◆ Document text
::::

Differences in tradition and interpretations of scripture have caused sects of Christianity to differ in their beliefs with regard to their treatment of women.

In The Troublesome Helpmate, Katharine M. Rogers argues that Christianity is misogynistic, and she lists what she says are specific examples of misogyny in the Pauline epistles. She states: "The foundations of early Christian misogyny—its guilt about sex, its insistence on female subjection, its dread of female seduction—are all in St. Paul's epistles." In K. K. Ruthven's Feminist Literary Studies: An Introduction, Ruthven makes reference to Rogers' book and argues that the "legacy of Christian misogyny was consolidated by the so-called 'Fathers' of the Church, like Tertullian, who thought a woman was not only 'the gateway of the devil' but also 'a temple built over a sewer'."

Several Christian institutions exclude women. For example, women are excluded from the Mount Athos region of Greece and from the governing hierarchy of the Catholic Church. Some Christian theologians, such as John Knox in his book The First Blast of the Trumpet Against the Monstruous Regiment of Women, have written that women should be excluded from secular government institutions for religious reasons.

However, some other scholars have argued that Christianity does not include misogynistic principles, or at least that a proper interpretation of Christianity would not include misogynistic principles. David M. Scholer, a biblical scholar at Fuller Theological Seminary, stated that the verse Galatians 3:28 ("There is neither Jew nor Greek, there is neither slave nor free, there is neither male nor female; for you are all one in Christ Jesus") is "the fundamental Pauline theological basis for the inclusion of women and men as equal and mutual partners in all of the ministries of the church".

::::

◆ Listed entries
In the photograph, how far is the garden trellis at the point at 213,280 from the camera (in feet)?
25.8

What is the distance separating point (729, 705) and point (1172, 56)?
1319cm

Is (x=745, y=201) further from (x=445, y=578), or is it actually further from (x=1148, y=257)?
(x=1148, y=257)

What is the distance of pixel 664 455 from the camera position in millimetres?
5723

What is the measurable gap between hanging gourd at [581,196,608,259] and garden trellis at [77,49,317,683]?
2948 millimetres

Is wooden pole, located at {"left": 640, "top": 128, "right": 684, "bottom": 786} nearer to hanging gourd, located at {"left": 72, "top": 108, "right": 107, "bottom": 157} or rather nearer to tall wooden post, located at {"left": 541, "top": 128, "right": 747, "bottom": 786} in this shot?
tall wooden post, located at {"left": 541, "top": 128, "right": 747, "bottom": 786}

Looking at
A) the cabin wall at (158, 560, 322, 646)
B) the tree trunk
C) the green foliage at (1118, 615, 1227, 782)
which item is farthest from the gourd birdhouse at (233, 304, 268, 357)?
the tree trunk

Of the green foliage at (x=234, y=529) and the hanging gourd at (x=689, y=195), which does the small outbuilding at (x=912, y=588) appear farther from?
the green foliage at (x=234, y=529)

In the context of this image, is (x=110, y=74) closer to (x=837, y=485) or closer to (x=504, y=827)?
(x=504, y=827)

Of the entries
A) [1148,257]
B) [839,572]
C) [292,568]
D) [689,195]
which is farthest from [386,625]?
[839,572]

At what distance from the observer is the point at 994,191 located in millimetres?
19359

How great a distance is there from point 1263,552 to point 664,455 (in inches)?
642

::::

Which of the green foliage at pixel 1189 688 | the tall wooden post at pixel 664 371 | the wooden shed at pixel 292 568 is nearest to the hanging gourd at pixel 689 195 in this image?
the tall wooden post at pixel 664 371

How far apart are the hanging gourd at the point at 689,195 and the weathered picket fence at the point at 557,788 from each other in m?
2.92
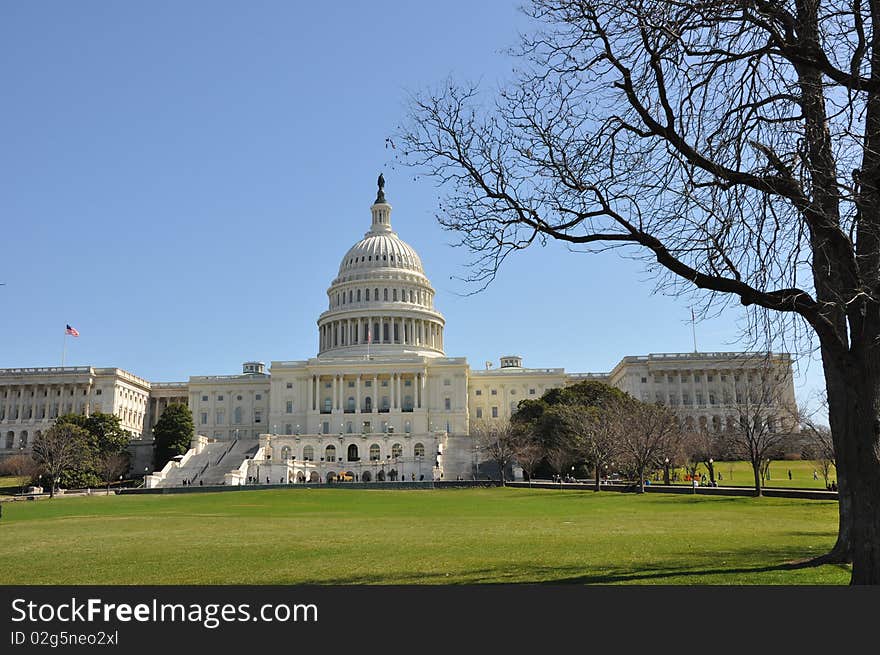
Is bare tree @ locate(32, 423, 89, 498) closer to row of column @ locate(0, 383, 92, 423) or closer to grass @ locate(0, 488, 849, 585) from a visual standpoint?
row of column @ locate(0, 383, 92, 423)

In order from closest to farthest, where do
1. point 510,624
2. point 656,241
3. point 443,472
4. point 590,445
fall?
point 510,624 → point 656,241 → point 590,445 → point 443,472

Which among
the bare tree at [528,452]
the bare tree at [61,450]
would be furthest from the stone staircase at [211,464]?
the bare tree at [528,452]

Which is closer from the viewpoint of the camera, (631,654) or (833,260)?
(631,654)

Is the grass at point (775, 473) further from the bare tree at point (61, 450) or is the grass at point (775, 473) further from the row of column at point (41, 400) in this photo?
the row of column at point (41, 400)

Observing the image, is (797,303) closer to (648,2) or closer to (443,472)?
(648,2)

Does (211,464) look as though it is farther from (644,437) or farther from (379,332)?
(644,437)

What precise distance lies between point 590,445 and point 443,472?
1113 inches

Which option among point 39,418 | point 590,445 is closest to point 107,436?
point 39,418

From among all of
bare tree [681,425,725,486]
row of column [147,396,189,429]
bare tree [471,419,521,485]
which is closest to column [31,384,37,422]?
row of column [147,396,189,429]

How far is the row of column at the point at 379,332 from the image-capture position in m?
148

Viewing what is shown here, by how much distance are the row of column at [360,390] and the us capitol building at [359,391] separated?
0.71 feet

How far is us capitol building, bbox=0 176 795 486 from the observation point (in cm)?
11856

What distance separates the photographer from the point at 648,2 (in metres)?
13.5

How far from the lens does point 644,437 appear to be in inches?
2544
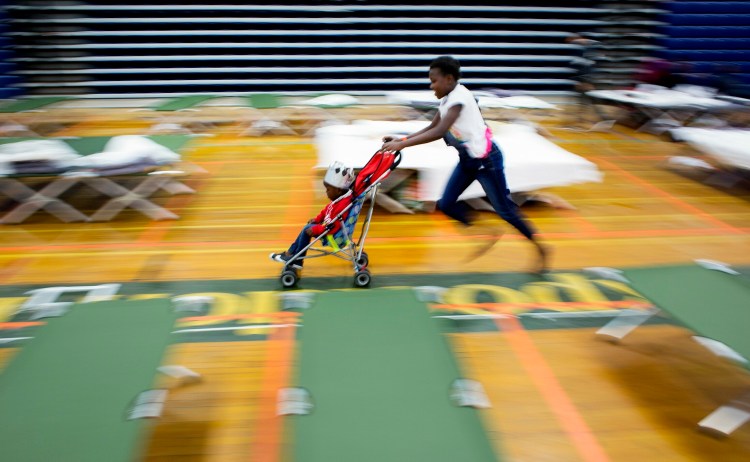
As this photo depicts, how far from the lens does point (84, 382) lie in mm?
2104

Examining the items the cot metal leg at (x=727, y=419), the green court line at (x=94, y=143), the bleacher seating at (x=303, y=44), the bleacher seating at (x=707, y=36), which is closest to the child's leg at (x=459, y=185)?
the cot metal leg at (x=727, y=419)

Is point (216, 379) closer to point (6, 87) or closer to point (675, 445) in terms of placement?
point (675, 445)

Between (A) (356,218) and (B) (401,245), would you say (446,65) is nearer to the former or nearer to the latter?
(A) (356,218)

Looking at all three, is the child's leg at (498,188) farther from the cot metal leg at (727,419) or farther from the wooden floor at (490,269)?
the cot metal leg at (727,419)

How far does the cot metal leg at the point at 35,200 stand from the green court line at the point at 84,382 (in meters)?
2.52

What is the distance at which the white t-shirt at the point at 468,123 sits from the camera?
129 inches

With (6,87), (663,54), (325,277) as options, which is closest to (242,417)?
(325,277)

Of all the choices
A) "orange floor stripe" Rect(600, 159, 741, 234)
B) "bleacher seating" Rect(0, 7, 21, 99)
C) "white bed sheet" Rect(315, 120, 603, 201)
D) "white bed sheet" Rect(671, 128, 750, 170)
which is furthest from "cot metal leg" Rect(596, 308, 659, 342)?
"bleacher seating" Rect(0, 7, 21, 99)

::::

◆ Exercise description
Continue the passage on Christianity and its treatment of women, beginning after its final sentence on David M. Scholer's reading of Galatians 3:28.

◆ Response to this exercise
In Christian Men Who Hate Women, clinical psychologist Margaret J. Rinck has written that Christian social culture often allows a misogynist "misuse of the biblical ideal of submission". However, she argues that this a distortion of the "healthy relationship of mutual submission" which is actually specified in Christian doctrine, where "[l]ove is based on a deep, mutual respect as the guiding principle behind all decisions, actions, and plans". Similarly, Catholic scholar Christopher West argues that "male domination violates God's plan and is the specific result of sin".

=== Islam ===

The fourth chapter (or sura) of the Quran is called "Women" (an-nisa). The 34th verse is a key verse in feminist criticism of Islam. The verse notes men's God-given advantages over women. They are consequently their protectors and maintainers. Where women are disobedient "admonish them, and leave them alone in the sleeping-places and beat them; then if they obey you, do not seek a way against them..." In his book No god but God, University of Southern California, Professor Reza Aslan wrote that "misogynistic interpretation" has been persistently attached to An-Nisa, 34 because commentary on the Quran "has been the exclusive domain of Muslim men".

In his book Popular Islam and Misogyny: A Case Study of Bangladesh, Taj Hashmi discusses misogyny in relation to Muslim culture, writing:

[T]hanks to the subjective interpretations of the Quran (almost exclusively by men), the preponderance of the misogynic mullahs and the regressive Shariah law in most "Muslim" countries, Islam is synonymously known as a promoter of misogyny in its worst form.... we may draw a line between the Quranic texts and the corpus of avowedly misogynic writing and spoken words by the mullah having very little or no relevance to the Quran.

The economic and social position of men and women was reflected in blood money to the family of a victim. The financial loss for a woman was pegged at half that of a man.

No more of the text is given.